Me gustaría responder que en las librerías y en las cafeterías lo educado es dejar que los clientes miren los libros o se tomen un café en paz. Cuando molestas a la gente preguntándole tantas veces qué quieren, es como si los empujases hacia la puerta. Esta mujer no tiene ni idea de cómo funciona el mundo y no para de hablar maravillas de «este joven tan simpático» y me gustaría contarle que Curtis, ese dependiente tan entusiasta (¿ha empezado a tomar metanfetamina o qué?), hoy ya ha ahuyentado a unos clientes porque la mayoría de las personas no quieren que las interrumpan mientras leen las primeras páginas de una novela. Quiero que sepa que Curtis fuma hierba cuatro veces al día y roba bicicletas y las vende para sacarse un pequeño sobresueldo. Podría decirle que llega tarde todos los putos días y que tiene la costumbre de cagar en el baño (mala educación) y que ha engañado a todas las novias que ha tenido y que, de no ser porque lo voy a despedir, la pondría de todos los colores en cuanto saliese por la puerta y hasta apuntaría sus datos del banco. Porque sí, es cierto, ha pagado con un talón.

Pero me contento con sonreír a la señora.

—Usted es la razón por la que abrimos todos los días —le digo—. Lo nuestro es ayudar a la gente a comprar libros.
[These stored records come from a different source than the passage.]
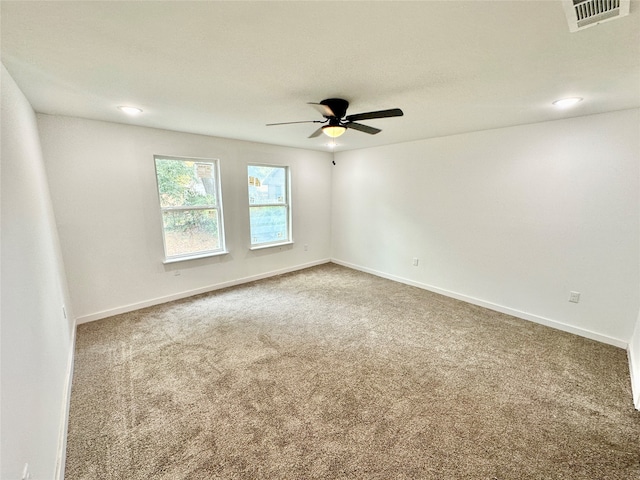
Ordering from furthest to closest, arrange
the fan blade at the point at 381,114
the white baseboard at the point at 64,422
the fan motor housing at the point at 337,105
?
1. the fan motor housing at the point at 337,105
2. the fan blade at the point at 381,114
3. the white baseboard at the point at 64,422

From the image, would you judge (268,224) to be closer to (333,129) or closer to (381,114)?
(333,129)

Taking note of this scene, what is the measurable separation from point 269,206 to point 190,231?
53.1 inches

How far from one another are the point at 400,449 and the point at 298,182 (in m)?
4.10

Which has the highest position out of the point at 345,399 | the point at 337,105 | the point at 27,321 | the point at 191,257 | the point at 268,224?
the point at 337,105

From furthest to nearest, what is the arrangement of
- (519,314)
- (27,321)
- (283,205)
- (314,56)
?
1. (283,205)
2. (519,314)
3. (314,56)
4. (27,321)

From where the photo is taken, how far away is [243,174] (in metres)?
4.15

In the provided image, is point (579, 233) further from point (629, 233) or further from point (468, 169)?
point (468, 169)

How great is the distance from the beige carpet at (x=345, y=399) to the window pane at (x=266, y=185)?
204 centimetres

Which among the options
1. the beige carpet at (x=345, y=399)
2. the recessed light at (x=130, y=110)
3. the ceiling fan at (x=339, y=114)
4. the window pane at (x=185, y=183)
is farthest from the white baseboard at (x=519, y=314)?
the recessed light at (x=130, y=110)

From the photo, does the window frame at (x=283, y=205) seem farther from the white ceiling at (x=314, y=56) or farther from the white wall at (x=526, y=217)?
the white ceiling at (x=314, y=56)

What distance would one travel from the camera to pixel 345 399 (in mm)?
1985

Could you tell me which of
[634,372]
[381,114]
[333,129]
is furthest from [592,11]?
[634,372]

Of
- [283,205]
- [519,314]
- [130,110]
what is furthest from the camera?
[283,205]

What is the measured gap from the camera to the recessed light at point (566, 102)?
2.23m
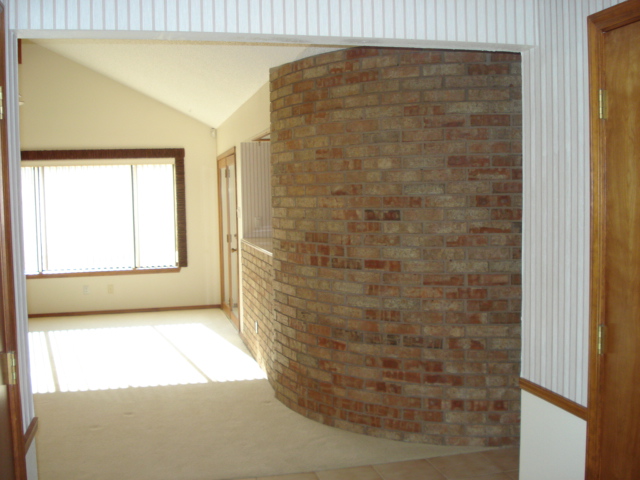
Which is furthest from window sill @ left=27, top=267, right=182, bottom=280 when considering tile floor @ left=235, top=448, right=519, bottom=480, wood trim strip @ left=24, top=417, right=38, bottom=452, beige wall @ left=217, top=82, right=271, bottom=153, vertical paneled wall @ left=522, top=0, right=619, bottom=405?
vertical paneled wall @ left=522, top=0, right=619, bottom=405

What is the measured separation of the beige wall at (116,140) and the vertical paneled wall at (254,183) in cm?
214

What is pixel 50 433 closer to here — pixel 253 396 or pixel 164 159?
pixel 253 396

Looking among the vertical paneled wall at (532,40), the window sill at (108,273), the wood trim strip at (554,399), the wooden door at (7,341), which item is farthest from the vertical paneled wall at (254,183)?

—Como en esa película de Meg Ryan —dice con voz aguda—. Sí, esa en la que una chica muy simpática tiene una tiendecita y se enamora de uno que tiene unas tiendas más grandes…

—¡Tienes un e-mail! —canturrea el puto Curtis.

Tienes un e-mail —responde ella a voces, y se ríe—. Ay, me encanta esa película. ¿La tenéis? ¿Vendéis DVD?

Esta vaga no usará los libros de cocina. Comprará una balda pequeña en Target y hará que alguien se la cuelgue en la pared de la cocina. Colocará los libros y le encantará cómo quedan, pero meterá una pizza en el microondas y abrirá el DVD de Tienes un e-mail que buscará por toda la ciudad. Nunca más volverá aquí.

Cuando se va, Curtis se da cuenta. Sabe que se le ha acabado el chollo.

—Joder, tío, pensaba que te hacía un favor. Esa tía está buenísima. Como para follársela.

—No le das mi dirección a desconocidos.

—Me dijo que te conocía. Y ¿he dicho que estaba para follársela? Una puta locura, tío.

Que conste que sólo le he dado un puñetazo y no en la cara. Más vale que te acuerdes de eso, Beck. No soy un monstruo y no le he hecho daño. Lo he despedido, de hombre a hombre, de jefe a trabajador. No ha sido personal ni me he pasado, y esa señora gorda es la primera clienta a la que ha tratado bien desde la puta semana en que empezó a trabajar aquí. Y tú no estás para follarte, Beck. Eres hermosa. No es lo mismo.